5. IPO Objectives: The net proceeds from the IPO will be utilized to establish new retail stores, warehouses, and for international expansion.

Also read: FirstCry Parent Company Brainbees Files IPO Papers with SEBI; Prepares for Multi-Crore Stock Offering

6. About FirstCry: FirstCry, backed by SoftBank, is a leading provider of toys, apparel, and accessories for babies, kids, and mothers through both online and physical stores. As of June 30, 2023, the company offers over one million SKUs from more than 6,800 brands, with a mobile application that has been downloaded over 104 million times in India. It operates 936 FirstCry and BabyHug modern stores across India.

7. Financials: FirstCry reported a substantial increase in its net loss for FY23, with a 515% jump to ₹486 crore from ₹79 crore in FY22. This was primarily due to increased expenses. However, its revenue from operations for the financial year 2022-2023 surged by 135% to ₹5,633 crore from ₹2,401 crore in FY22, driven by strong demand. The company’s ROCE stood at -7%, while its EBITDA margin was at -2%. Income from the sale of products increased 2.37 times to ₹5,519 crore in FY23.

Also Read: Announced IPOs: Upcoming Big IPOs in India 2024

8. Competitors: FirstCry primarily competes with organized players in the India Childcare Products market, including online platforms like Amazon, Flipkart, Meesho, Hopscotch, Myntra, Ajio, and multi-brand retailers like Reliance Trends and Gini & Jony. Notably, there are no large organized specialty vertical multi-channel players in India’s Childcare Products market.

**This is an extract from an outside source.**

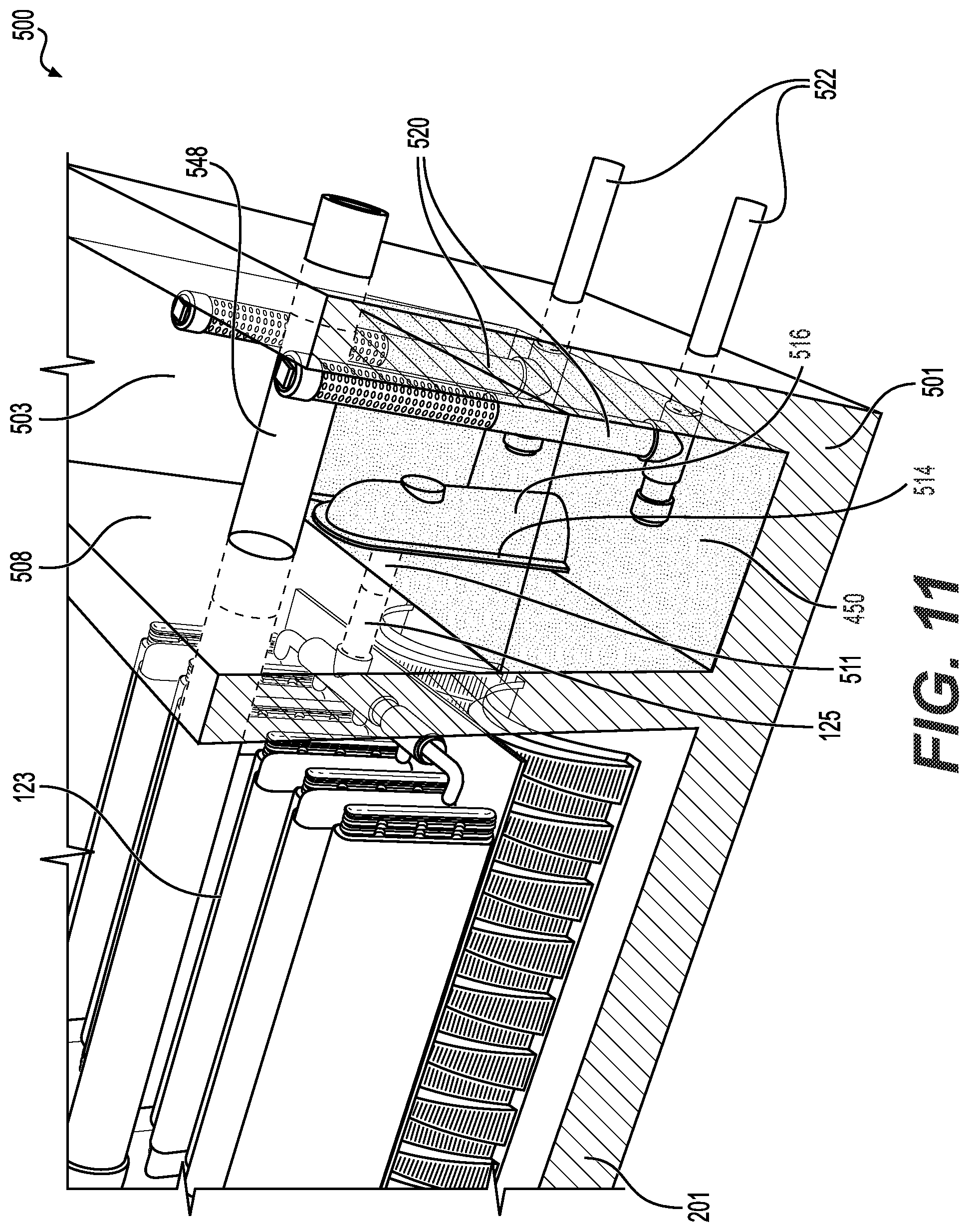 Patent US12492130 Figure 17 – Systems and methods for stormwater management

9. Industry Overview: India boasts the largest population of children globally, with approximately 309 million children under 12 years of age as of July 1, 2022. The per capita spending on childcare products in India is currently nascent, at ₹7,975 in the calendar year 2022, but is expected to grow at a CAGR of approximately 15% from 2022 to 2027, outpacing mature markets like the USA and China.

Also Read: Canara Bank Announces IPO Plans for Canara Robeco AMC, Expanding India’s Mutual Fund Landscape

10. Book-Running Managers: Kotak, Morgan Stanley, Bofa Securities, JM Financial, and Avendus have been appointed as the book-running lead managers for the IPO, while Link Intime India Private Limited will serve as the registrar of the offer.

Risks: The DRHP highlights potential risks, including expenses related to marketing, expansion, retail distribution, and stock options that could adversely impact FirstCry’s financial condition. The company also acknowledges the uncertainty of future customer growth.

As the Firstcry IPO progresses, investors and market enthusiasts will eagerly await further details, including the opening date, price band, and subscription process.